TC nixes relaxed zoning on Blythewood Rd.

BLYTHEWOOD- The Blythewood Planning Commission unanimously rejected a proposed zoning amendment that would have relaxed design standards for new businesses fronting Blythewood Road East of I-77. The proposed amendment would have eased setback restrictions, allowing new buildings to set back from the road as far as 25 feet and install drive through lanes and parking spaces between the building and the sidewalk.

The amendment flies in the face of Blythewood’s 2005 Master Plan that tightened setback limitations to 6-12 feet from the road right away for new builds. It was intended to create a traditional look for the Town Center, giving it an old-town feeling.

“I feel like if you make an exception to one and then another, you might as well scrap the whole plan,” Commissioner Donald Brock said. “And you’re essentially letting businesses tell you what they want to do come in versus you telling them what they need to do to come in.”

Paul Moscati, a former Blythewood councilman who worked on the original Master Plan, was on hand during the July 21 meeting to share the process that went into the plan’s development.

“The decisions I, Mr. McLean and others made on council probably won’t bear fruit for another 30, 40, 50 years,” Moscati said. “We talked about that we don’t want Blythewood road to look like Two Notch Road. We don’t want it to look like Killian Road. We wanted to make this a livable community.”

Blythewood Chamber of Commerce Chair, Belinda Portnal, who is also employed by BB&T Mortgage that recently sold the property for a reported $1 million, spoke in opposition to Moscati, stressing that if the Master Plan has not been effective in drawing businesses it may be time for a change.

“I don’t want this to look like Killian Road at all, that’s why I live in Blythewood. But by the same token I don’t like the way it looks now. Kinda looks a little poverty ridden,” Portnal said. “The Master Plan, if it’s not doing what it needs to, you say let’s give it some time. I think we’ve given a lot of time and clearly the businesses aren’t coming.”

“But if we don’t like the way it looks now, why would we pass a zoning ordinance that would allow it to continue to look this way,” Commissioner Michelle Kiedrowski asked Portnal.

Talks of tweaking the Master Plan come just seven months after Portnal’s company, BB&T sold the property across from the Waffle House, that is now being rumored to be a site for a Taco Bell. Portnal cited the current ordinance as the reason BB&T did not move forward with development.

“I’m with BB&T, as you know we owned that lot there on Blythewood road for a long time and we never built and the current ordinances kind of speak for themselves as to why we didn’t build,” Portnal said.

Both Moscati and Commissioner Cynthia Schull said they suspect that the sudden hurry to develop the property for the fast food restaurant may be the catalyst for the amendment.

“We all know the rush, it’s the developers’ rush, the developer controls this part of the process.
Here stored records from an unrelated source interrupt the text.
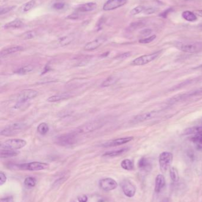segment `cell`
I'll list each match as a JSON object with an SVG mask.
<instances>
[{
  "mask_svg": "<svg viewBox=\"0 0 202 202\" xmlns=\"http://www.w3.org/2000/svg\"><path fill=\"white\" fill-rule=\"evenodd\" d=\"M103 126V122L100 120L91 121L79 126L75 129L74 132L76 134H87L101 128Z\"/></svg>",
  "mask_w": 202,
  "mask_h": 202,
  "instance_id": "obj_1",
  "label": "cell"
},
{
  "mask_svg": "<svg viewBox=\"0 0 202 202\" xmlns=\"http://www.w3.org/2000/svg\"><path fill=\"white\" fill-rule=\"evenodd\" d=\"M176 47L183 52L197 53L202 51V42L178 43Z\"/></svg>",
  "mask_w": 202,
  "mask_h": 202,
  "instance_id": "obj_2",
  "label": "cell"
},
{
  "mask_svg": "<svg viewBox=\"0 0 202 202\" xmlns=\"http://www.w3.org/2000/svg\"><path fill=\"white\" fill-rule=\"evenodd\" d=\"M38 95V92L33 89H24L21 91L17 96V104L16 108L26 103Z\"/></svg>",
  "mask_w": 202,
  "mask_h": 202,
  "instance_id": "obj_3",
  "label": "cell"
},
{
  "mask_svg": "<svg viewBox=\"0 0 202 202\" xmlns=\"http://www.w3.org/2000/svg\"><path fill=\"white\" fill-rule=\"evenodd\" d=\"M27 144V142L22 139H10L1 145V150H17L22 148Z\"/></svg>",
  "mask_w": 202,
  "mask_h": 202,
  "instance_id": "obj_4",
  "label": "cell"
},
{
  "mask_svg": "<svg viewBox=\"0 0 202 202\" xmlns=\"http://www.w3.org/2000/svg\"><path fill=\"white\" fill-rule=\"evenodd\" d=\"M26 125L25 124L21 122L10 124L2 129L0 134L1 135L6 136L17 134L25 128Z\"/></svg>",
  "mask_w": 202,
  "mask_h": 202,
  "instance_id": "obj_5",
  "label": "cell"
},
{
  "mask_svg": "<svg viewBox=\"0 0 202 202\" xmlns=\"http://www.w3.org/2000/svg\"><path fill=\"white\" fill-rule=\"evenodd\" d=\"M77 134L75 132L59 135L55 138V143L61 146H70L77 142Z\"/></svg>",
  "mask_w": 202,
  "mask_h": 202,
  "instance_id": "obj_6",
  "label": "cell"
},
{
  "mask_svg": "<svg viewBox=\"0 0 202 202\" xmlns=\"http://www.w3.org/2000/svg\"><path fill=\"white\" fill-rule=\"evenodd\" d=\"M173 155L170 152L164 151L161 153L159 157V164L162 172L165 173L170 168L173 162Z\"/></svg>",
  "mask_w": 202,
  "mask_h": 202,
  "instance_id": "obj_7",
  "label": "cell"
},
{
  "mask_svg": "<svg viewBox=\"0 0 202 202\" xmlns=\"http://www.w3.org/2000/svg\"><path fill=\"white\" fill-rule=\"evenodd\" d=\"M20 169L29 171H40L47 169L49 167L48 164L42 162H31L29 163L22 164L17 165Z\"/></svg>",
  "mask_w": 202,
  "mask_h": 202,
  "instance_id": "obj_8",
  "label": "cell"
},
{
  "mask_svg": "<svg viewBox=\"0 0 202 202\" xmlns=\"http://www.w3.org/2000/svg\"><path fill=\"white\" fill-rule=\"evenodd\" d=\"M160 51H157L154 53L141 56L134 59L132 62V65L135 66H142L146 65L158 58V56L160 55Z\"/></svg>",
  "mask_w": 202,
  "mask_h": 202,
  "instance_id": "obj_9",
  "label": "cell"
},
{
  "mask_svg": "<svg viewBox=\"0 0 202 202\" xmlns=\"http://www.w3.org/2000/svg\"><path fill=\"white\" fill-rule=\"evenodd\" d=\"M117 183L112 178H105L100 180L99 186L104 191L108 192L117 187Z\"/></svg>",
  "mask_w": 202,
  "mask_h": 202,
  "instance_id": "obj_10",
  "label": "cell"
},
{
  "mask_svg": "<svg viewBox=\"0 0 202 202\" xmlns=\"http://www.w3.org/2000/svg\"><path fill=\"white\" fill-rule=\"evenodd\" d=\"M121 187L123 192L128 197H132L135 196L136 187L129 180H125L121 183Z\"/></svg>",
  "mask_w": 202,
  "mask_h": 202,
  "instance_id": "obj_11",
  "label": "cell"
},
{
  "mask_svg": "<svg viewBox=\"0 0 202 202\" xmlns=\"http://www.w3.org/2000/svg\"><path fill=\"white\" fill-rule=\"evenodd\" d=\"M127 2V0H108L105 3L103 9L105 11L115 10L125 5Z\"/></svg>",
  "mask_w": 202,
  "mask_h": 202,
  "instance_id": "obj_12",
  "label": "cell"
},
{
  "mask_svg": "<svg viewBox=\"0 0 202 202\" xmlns=\"http://www.w3.org/2000/svg\"><path fill=\"white\" fill-rule=\"evenodd\" d=\"M134 139L133 136H128V137H123L117 138L115 140H112L110 141H107L105 143L103 144L102 146L103 147H116L121 145L125 144L130 141H131Z\"/></svg>",
  "mask_w": 202,
  "mask_h": 202,
  "instance_id": "obj_13",
  "label": "cell"
},
{
  "mask_svg": "<svg viewBox=\"0 0 202 202\" xmlns=\"http://www.w3.org/2000/svg\"><path fill=\"white\" fill-rule=\"evenodd\" d=\"M106 40L107 37L106 36H100L90 42L87 43L85 45L84 49L87 51H92L96 50L101 46L106 41Z\"/></svg>",
  "mask_w": 202,
  "mask_h": 202,
  "instance_id": "obj_14",
  "label": "cell"
},
{
  "mask_svg": "<svg viewBox=\"0 0 202 202\" xmlns=\"http://www.w3.org/2000/svg\"><path fill=\"white\" fill-rule=\"evenodd\" d=\"M138 165L139 170L145 173L149 172L152 170V167L151 161L149 159L146 157L141 158L138 161Z\"/></svg>",
  "mask_w": 202,
  "mask_h": 202,
  "instance_id": "obj_15",
  "label": "cell"
},
{
  "mask_svg": "<svg viewBox=\"0 0 202 202\" xmlns=\"http://www.w3.org/2000/svg\"><path fill=\"white\" fill-rule=\"evenodd\" d=\"M23 50V48L20 46H11L9 48H4L1 51L0 53V56L1 58H4L6 57L7 56H9L10 55L17 53L19 51H20Z\"/></svg>",
  "mask_w": 202,
  "mask_h": 202,
  "instance_id": "obj_16",
  "label": "cell"
},
{
  "mask_svg": "<svg viewBox=\"0 0 202 202\" xmlns=\"http://www.w3.org/2000/svg\"><path fill=\"white\" fill-rule=\"evenodd\" d=\"M166 184L165 179L163 174H158L155 178V192L157 193L161 192Z\"/></svg>",
  "mask_w": 202,
  "mask_h": 202,
  "instance_id": "obj_17",
  "label": "cell"
},
{
  "mask_svg": "<svg viewBox=\"0 0 202 202\" xmlns=\"http://www.w3.org/2000/svg\"><path fill=\"white\" fill-rule=\"evenodd\" d=\"M97 7V5L95 2H88L86 4H83L77 6L76 11L81 12H90L96 10Z\"/></svg>",
  "mask_w": 202,
  "mask_h": 202,
  "instance_id": "obj_18",
  "label": "cell"
},
{
  "mask_svg": "<svg viewBox=\"0 0 202 202\" xmlns=\"http://www.w3.org/2000/svg\"><path fill=\"white\" fill-rule=\"evenodd\" d=\"M71 97V95L69 93H62L50 96L49 98H48L47 101L49 102H57L68 99Z\"/></svg>",
  "mask_w": 202,
  "mask_h": 202,
  "instance_id": "obj_19",
  "label": "cell"
},
{
  "mask_svg": "<svg viewBox=\"0 0 202 202\" xmlns=\"http://www.w3.org/2000/svg\"><path fill=\"white\" fill-rule=\"evenodd\" d=\"M156 115L155 112H148L144 114L141 115H138L134 117V118L132 119L133 122H143L146 120H149L151 119L152 118L154 117Z\"/></svg>",
  "mask_w": 202,
  "mask_h": 202,
  "instance_id": "obj_20",
  "label": "cell"
},
{
  "mask_svg": "<svg viewBox=\"0 0 202 202\" xmlns=\"http://www.w3.org/2000/svg\"><path fill=\"white\" fill-rule=\"evenodd\" d=\"M128 150H129V148H120L119 150H117L115 151H108L103 154V156L105 157H115L117 156H119L122 154L125 153L126 152H127L128 151Z\"/></svg>",
  "mask_w": 202,
  "mask_h": 202,
  "instance_id": "obj_21",
  "label": "cell"
},
{
  "mask_svg": "<svg viewBox=\"0 0 202 202\" xmlns=\"http://www.w3.org/2000/svg\"><path fill=\"white\" fill-rule=\"evenodd\" d=\"M193 143L199 150H202V133L194 134L192 137Z\"/></svg>",
  "mask_w": 202,
  "mask_h": 202,
  "instance_id": "obj_22",
  "label": "cell"
},
{
  "mask_svg": "<svg viewBox=\"0 0 202 202\" xmlns=\"http://www.w3.org/2000/svg\"><path fill=\"white\" fill-rule=\"evenodd\" d=\"M23 26V22L20 19H16L4 26V28L7 29H19Z\"/></svg>",
  "mask_w": 202,
  "mask_h": 202,
  "instance_id": "obj_23",
  "label": "cell"
},
{
  "mask_svg": "<svg viewBox=\"0 0 202 202\" xmlns=\"http://www.w3.org/2000/svg\"><path fill=\"white\" fill-rule=\"evenodd\" d=\"M19 153L15 150H1L0 157L1 158H7L17 156Z\"/></svg>",
  "mask_w": 202,
  "mask_h": 202,
  "instance_id": "obj_24",
  "label": "cell"
},
{
  "mask_svg": "<svg viewBox=\"0 0 202 202\" xmlns=\"http://www.w3.org/2000/svg\"><path fill=\"white\" fill-rule=\"evenodd\" d=\"M34 69V67L31 65H27V66H24L23 67H20L19 69H17L16 70L14 71V73L18 75H26L28 74V73L31 72V71H33Z\"/></svg>",
  "mask_w": 202,
  "mask_h": 202,
  "instance_id": "obj_25",
  "label": "cell"
},
{
  "mask_svg": "<svg viewBox=\"0 0 202 202\" xmlns=\"http://www.w3.org/2000/svg\"><path fill=\"white\" fill-rule=\"evenodd\" d=\"M74 37L72 35H67L59 39L58 42L61 46H65L70 44L74 40Z\"/></svg>",
  "mask_w": 202,
  "mask_h": 202,
  "instance_id": "obj_26",
  "label": "cell"
},
{
  "mask_svg": "<svg viewBox=\"0 0 202 202\" xmlns=\"http://www.w3.org/2000/svg\"><path fill=\"white\" fill-rule=\"evenodd\" d=\"M182 17L183 19L188 21H194L197 20V17L196 14L190 11H185L182 13Z\"/></svg>",
  "mask_w": 202,
  "mask_h": 202,
  "instance_id": "obj_27",
  "label": "cell"
},
{
  "mask_svg": "<svg viewBox=\"0 0 202 202\" xmlns=\"http://www.w3.org/2000/svg\"><path fill=\"white\" fill-rule=\"evenodd\" d=\"M118 80L117 77L114 76H110L109 77H107L106 80H105L101 85V87H108L114 85L116 83V82Z\"/></svg>",
  "mask_w": 202,
  "mask_h": 202,
  "instance_id": "obj_28",
  "label": "cell"
},
{
  "mask_svg": "<svg viewBox=\"0 0 202 202\" xmlns=\"http://www.w3.org/2000/svg\"><path fill=\"white\" fill-rule=\"evenodd\" d=\"M121 167L126 170L130 171L132 170L134 168V163L132 160L129 159H125L121 162Z\"/></svg>",
  "mask_w": 202,
  "mask_h": 202,
  "instance_id": "obj_29",
  "label": "cell"
},
{
  "mask_svg": "<svg viewBox=\"0 0 202 202\" xmlns=\"http://www.w3.org/2000/svg\"><path fill=\"white\" fill-rule=\"evenodd\" d=\"M202 133V126H194L192 128H188L185 129L184 132V134L185 135L196 134Z\"/></svg>",
  "mask_w": 202,
  "mask_h": 202,
  "instance_id": "obj_30",
  "label": "cell"
},
{
  "mask_svg": "<svg viewBox=\"0 0 202 202\" xmlns=\"http://www.w3.org/2000/svg\"><path fill=\"white\" fill-rule=\"evenodd\" d=\"M49 130V125L45 122H42L37 127L38 132L40 134L42 135L46 134L48 133Z\"/></svg>",
  "mask_w": 202,
  "mask_h": 202,
  "instance_id": "obj_31",
  "label": "cell"
},
{
  "mask_svg": "<svg viewBox=\"0 0 202 202\" xmlns=\"http://www.w3.org/2000/svg\"><path fill=\"white\" fill-rule=\"evenodd\" d=\"M37 35V33L35 30H30L22 34L20 37L23 40H30L35 38Z\"/></svg>",
  "mask_w": 202,
  "mask_h": 202,
  "instance_id": "obj_32",
  "label": "cell"
},
{
  "mask_svg": "<svg viewBox=\"0 0 202 202\" xmlns=\"http://www.w3.org/2000/svg\"><path fill=\"white\" fill-rule=\"evenodd\" d=\"M24 184L26 187L30 189L35 186L36 184V180L32 177H29L25 179Z\"/></svg>",
  "mask_w": 202,
  "mask_h": 202,
  "instance_id": "obj_33",
  "label": "cell"
},
{
  "mask_svg": "<svg viewBox=\"0 0 202 202\" xmlns=\"http://www.w3.org/2000/svg\"><path fill=\"white\" fill-rule=\"evenodd\" d=\"M170 174L171 179L173 182H177L179 180V175L178 170L175 167H171L170 170Z\"/></svg>",
  "mask_w": 202,
  "mask_h": 202,
  "instance_id": "obj_34",
  "label": "cell"
},
{
  "mask_svg": "<svg viewBox=\"0 0 202 202\" xmlns=\"http://www.w3.org/2000/svg\"><path fill=\"white\" fill-rule=\"evenodd\" d=\"M35 4H36L35 0H30L29 2L24 4V5L22 7V11L23 12H28L31 9H32L33 7L35 5Z\"/></svg>",
  "mask_w": 202,
  "mask_h": 202,
  "instance_id": "obj_35",
  "label": "cell"
},
{
  "mask_svg": "<svg viewBox=\"0 0 202 202\" xmlns=\"http://www.w3.org/2000/svg\"><path fill=\"white\" fill-rule=\"evenodd\" d=\"M145 8L143 6H138V7H136L134 9H133L132 10L130 11V14L131 16H135V15H136V14H138L139 13L142 12L143 11H144Z\"/></svg>",
  "mask_w": 202,
  "mask_h": 202,
  "instance_id": "obj_36",
  "label": "cell"
},
{
  "mask_svg": "<svg viewBox=\"0 0 202 202\" xmlns=\"http://www.w3.org/2000/svg\"><path fill=\"white\" fill-rule=\"evenodd\" d=\"M155 39H156V36L152 35L151 36H149V37L145 38V39H140L139 40V42L140 43H142V44H147V43H149L153 41Z\"/></svg>",
  "mask_w": 202,
  "mask_h": 202,
  "instance_id": "obj_37",
  "label": "cell"
},
{
  "mask_svg": "<svg viewBox=\"0 0 202 202\" xmlns=\"http://www.w3.org/2000/svg\"><path fill=\"white\" fill-rule=\"evenodd\" d=\"M16 8V6L14 5H12V6H9V7H6L4 8H1V10H0V14L1 15H3V14H6L7 13H8L9 12H10L11 11L14 9Z\"/></svg>",
  "mask_w": 202,
  "mask_h": 202,
  "instance_id": "obj_38",
  "label": "cell"
},
{
  "mask_svg": "<svg viewBox=\"0 0 202 202\" xmlns=\"http://www.w3.org/2000/svg\"><path fill=\"white\" fill-rule=\"evenodd\" d=\"M65 4L63 2H58L53 5V8L57 10H62L65 8Z\"/></svg>",
  "mask_w": 202,
  "mask_h": 202,
  "instance_id": "obj_39",
  "label": "cell"
},
{
  "mask_svg": "<svg viewBox=\"0 0 202 202\" xmlns=\"http://www.w3.org/2000/svg\"><path fill=\"white\" fill-rule=\"evenodd\" d=\"M7 181V177L4 173L1 172L0 173V185L2 186Z\"/></svg>",
  "mask_w": 202,
  "mask_h": 202,
  "instance_id": "obj_40",
  "label": "cell"
},
{
  "mask_svg": "<svg viewBox=\"0 0 202 202\" xmlns=\"http://www.w3.org/2000/svg\"><path fill=\"white\" fill-rule=\"evenodd\" d=\"M140 33L143 36H147L152 33V30L149 29H144V30H142L140 32Z\"/></svg>",
  "mask_w": 202,
  "mask_h": 202,
  "instance_id": "obj_41",
  "label": "cell"
},
{
  "mask_svg": "<svg viewBox=\"0 0 202 202\" xmlns=\"http://www.w3.org/2000/svg\"><path fill=\"white\" fill-rule=\"evenodd\" d=\"M78 200L79 202H87L88 197L86 195L82 194L78 197Z\"/></svg>",
  "mask_w": 202,
  "mask_h": 202,
  "instance_id": "obj_42",
  "label": "cell"
},
{
  "mask_svg": "<svg viewBox=\"0 0 202 202\" xmlns=\"http://www.w3.org/2000/svg\"><path fill=\"white\" fill-rule=\"evenodd\" d=\"M171 11H172L171 9H167L165 11H164V12H163L162 13H161L160 15V16L161 17H163V18H166L167 17L168 14H169V12Z\"/></svg>",
  "mask_w": 202,
  "mask_h": 202,
  "instance_id": "obj_43",
  "label": "cell"
},
{
  "mask_svg": "<svg viewBox=\"0 0 202 202\" xmlns=\"http://www.w3.org/2000/svg\"><path fill=\"white\" fill-rule=\"evenodd\" d=\"M130 55H131V53H129V52H128V53H125L121 54V55H120L119 56H118L117 58H120V59H125L126 58L129 57Z\"/></svg>",
  "mask_w": 202,
  "mask_h": 202,
  "instance_id": "obj_44",
  "label": "cell"
},
{
  "mask_svg": "<svg viewBox=\"0 0 202 202\" xmlns=\"http://www.w3.org/2000/svg\"><path fill=\"white\" fill-rule=\"evenodd\" d=\"M104 19L105 18H101L100 19H99V22L97 24L98 30H100V29H101V28H102V26L105 23V19Z\"/></svg>",
  "mask_w": 202,
  "mask_h": 202,
  "instance_id": "obj_45",
  "label": "cell"
},
{
  "mask_svg": "<svg viewBox=\"0 0 202 202\" xmlns=\"http://www.w3.org/2000/svg\"><path fill=\"white\" fill-rule=\"evenodd\" d=\"M1 202H14V200H13V197L9 196V197L2 198L1 199Z\"/></svg>",
  "mask_w": 202,
  "mask_h": 202,
  "instance_id": "obj_46",
  "label": "cell"
},
{
  "mask_svg": "<svg viewBox=\"0 0 202 202\" xmlns=\"http://www.w3.org/2000/svg\"><path fill=\"white\" fill-rule=\"evenodd\" d=\"M156 9H154V8H149V9H145L144 12L147 14H151L152 13L155 12L156 11Z\"/></svg>",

There’s that little piece of Blythewood Road,” Moscati said. “It’s up to all of us who live in this town, who are citizens of this town, to help protect it.”

“There’s a lot that would be impacted by this. It was sold in December for over $1 million,” Schull said. “So I suspect that some of this is coming because there is a very lucrative business, the kind of business coming that can afford to spend a million dollars on a lot, and I would suspect it’s Taco Bell or something similar.”

The 16,000 -18,000 cars that travel along Blythewood Road and I-77 does not make it conducive to be a pedestrian or biker friendly area, the Town’s Economic Development consultant, Ed Parlor. He suggested the McNulty Road area, under the guise of the Master Plan, could be transformed into a more fitting Town Center.

“Perhaps McNulty where you have a library, where you have a Sheriff’s office, a post office, churches, recreation, a school…” Parlor said. “You have neighborhoods growing around that area which could be walkable and bicycle friendly.”

While Council voted not to recommend the zoning amendment proposal, they agreed they would like to seek out more information and take suggestions from the Blythewood Architectural Review Board before the matter appears before the Town Council on August 24. Jim McLean, Co-Chair of the BAR and a Councilman who also worked on the Master Plan, brought up the BAR’s role in the discussions.

“You have the responsibility to the BAR to offer and revise the standards based on a case by case basis,” McLean said. “What we’ve done for the town and how we could deal with the situations that are currently out there, I think pretty much speaks for itself.”

I would just ask that you allow the BAR to take a little more collaborative role in this,” Moscati said. “I’m sure there’s some type of compromise in between rather than just scrapping the ordinance.”

The Commission will meet again before Town Council hears their recommendation and makes the final decision as to whether or not to adopt the proposed ordinance to relax the zoning.